Gli anni dell'impegno (1350-1365)

Tra incarichi pubblici e problemi privati
Mentre Boccaccio consolidava l'amicizia con Petrarca, il primo cominciò ad essere impiegato per varie ambasciate diplomatiche dalla Signoria, ben conscia delle qualità retoriche del Certaldese. Già tra l'agosto e il settembre del 1350, per esempio, Boccaccio fu inviato a Ravenna per portare a Suor Beatrice, la figlia di Dante, 10 fiorini d'oro a nome dei capitani della compagnia di Orsanmichele, durante la quale avrà probabilmente raccolto informazioni riguardanti l'amato poeta e avrà fatto la conoscenza dell'amico del Petrarca, il retore Donato Albanzani. Nel 1351, la Signoria incaricò sempre Boccaccio di una duplice missione: convincere Petrarca, che nel frattempo si trovava a Padova, a stabilirsi a Firenze per insegnare nel neonato Studium (i colloqui tra i due si svolsero a Marzo); e stipulare con Ludovico di Baviera, marchese del Brandeburgo, un'alleanza contro le mire espansionistiche di Giovanni Visconti (dicembre 1351-gennaio 1352).

Nonostante il fallimento delle trattative con Petrarca, la Signoria rinnovò al Boccaccio la propria fiducia, inviandolo ad Avignone presso Innocenzo VI (maggio-giugno 1354) e, nel 1359, a Milano presso il nuovo signore di Milano Bernabò Visconti, città in cui Boccaccio si fermò per visitare Petrarca, la cui casa si trovava vicino a Sant'Ambrogio.
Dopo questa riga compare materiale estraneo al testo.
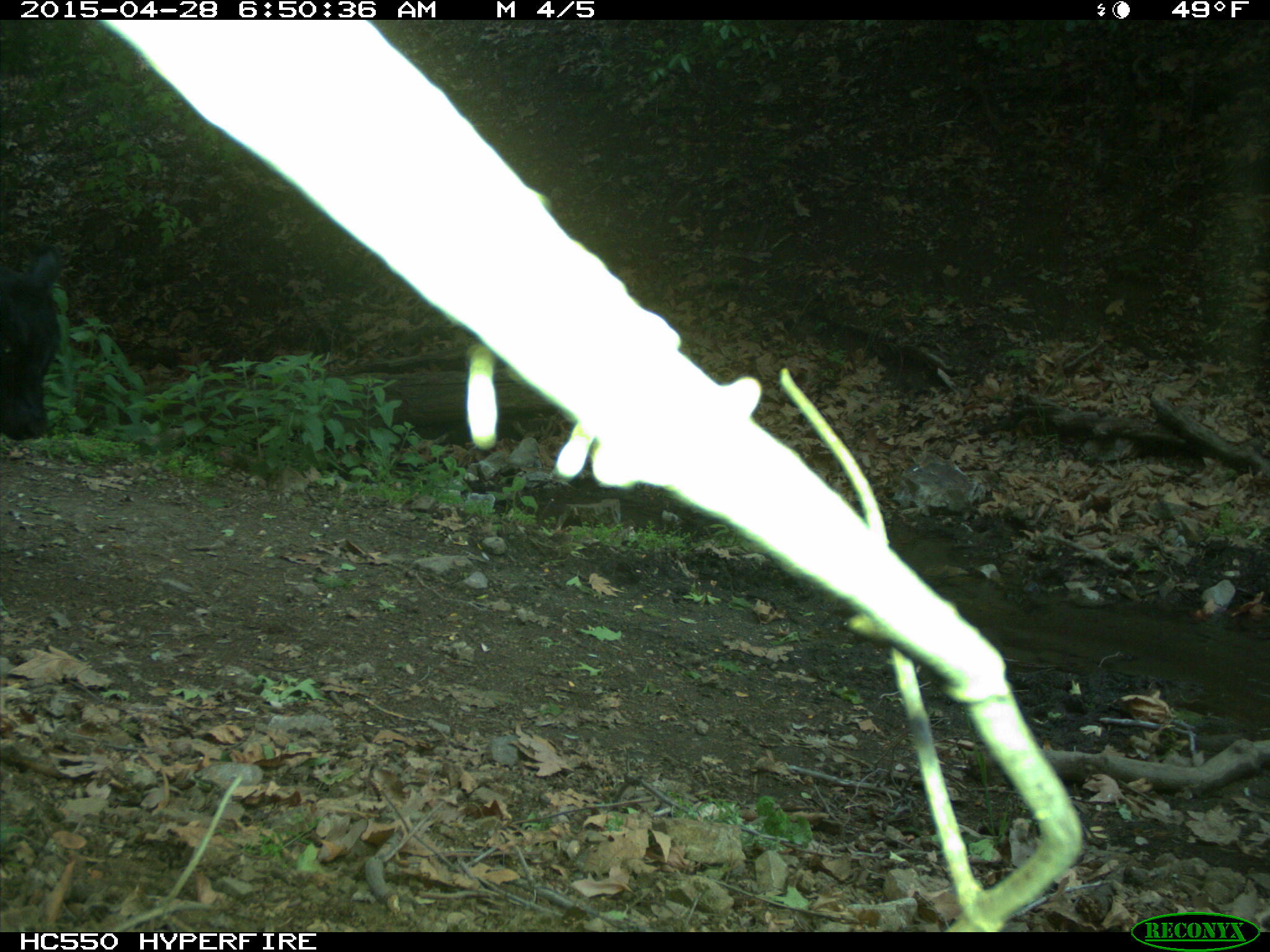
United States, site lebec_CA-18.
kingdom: Animalia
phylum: Chordata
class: Mammalia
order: Artiodactyla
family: Bovidae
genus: Bos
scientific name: Bos taurus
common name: domestic cow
Bos taurus (domestic cow).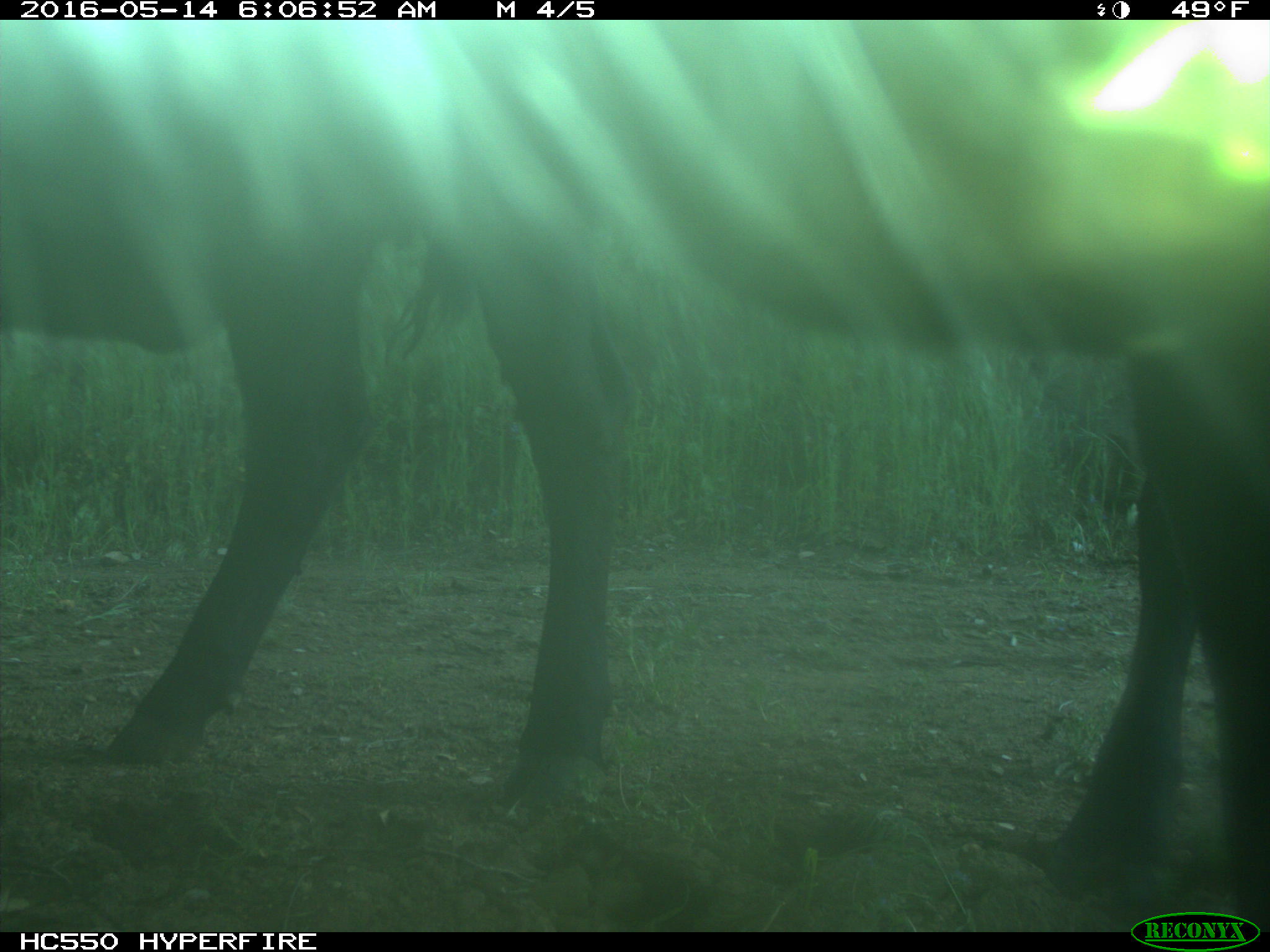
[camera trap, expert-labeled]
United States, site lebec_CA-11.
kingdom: Animalia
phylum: Chordata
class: Mammalia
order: Artiodactyla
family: Bovidae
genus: Bos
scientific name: Bos taurus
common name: domestic cow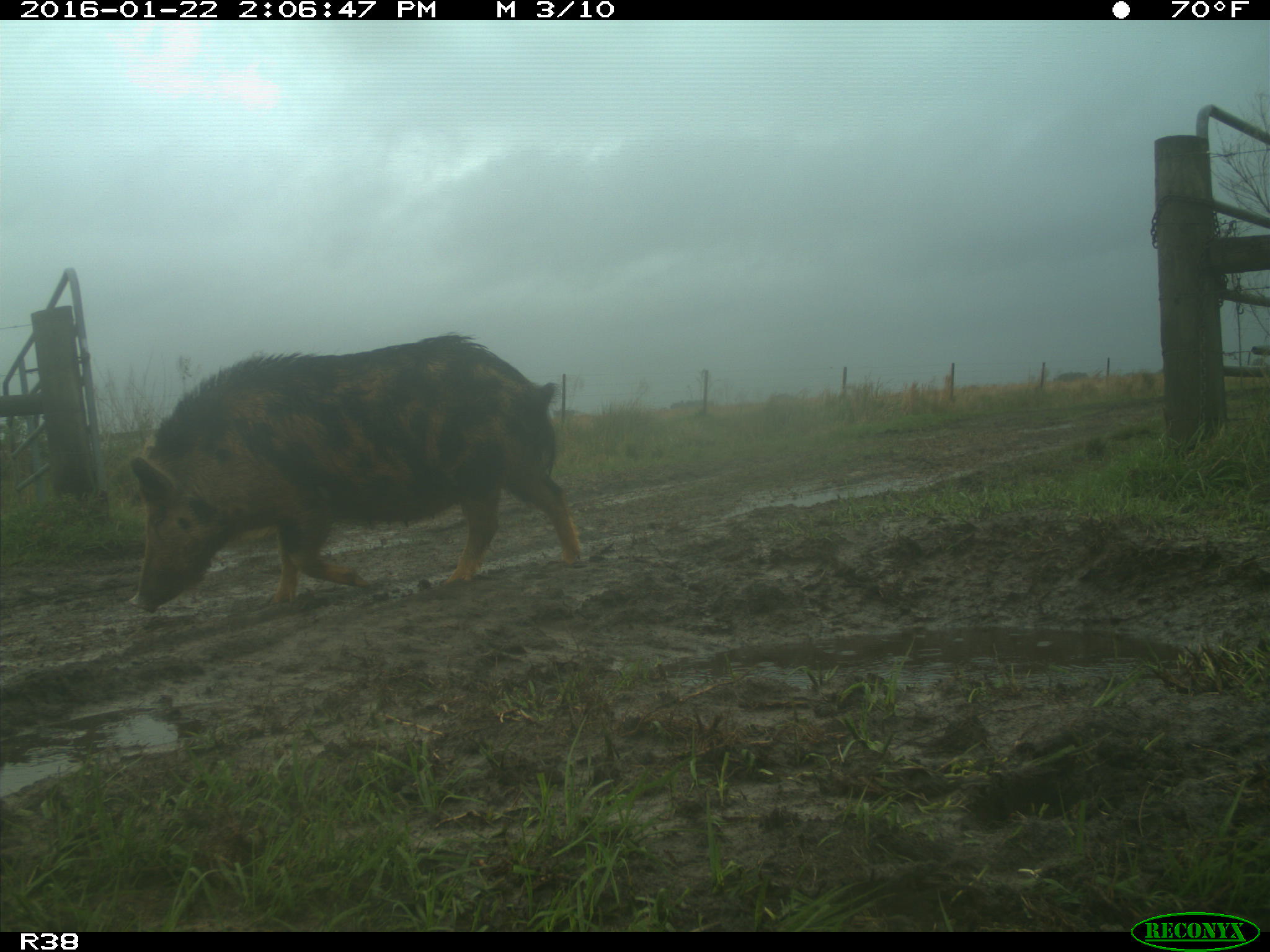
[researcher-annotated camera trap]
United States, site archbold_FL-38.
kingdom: Animalia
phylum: Chordata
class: Mammalia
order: Artiodactyla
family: Suidae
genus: Sus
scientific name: Sus scrofa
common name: wild boar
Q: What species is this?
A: Sus scrofa (wild boar).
Questo decennio di intensa attività politica fu contrassegnato, anche, da alcune dolorose vicende personali: nel 1355 morì al Boccaccio la figlioletta naturale Violante (Boccaccio, in una data imprecisata, fece i voti per diventare chierico, come testimoniato in un beneficio del 1360); sempre nel medesimo anno, lo scrittore provò amarezza e rancore nel non essere stato aiutato dall'influente amico Niccolò Acciaiuoli nell'ottenere un posto alla corte di Giovanna di Napoli. Il 1355 vide però anche un piccolo successo finanziario da parte del Certaldese, in quanto alcuni commerci da lui intrapresi con la città di Alghero gli fruttarono quelle risorse delle quali dimostrerà di poter disporre negli anni successivi, caratterizzati da varie difficoltà economiche.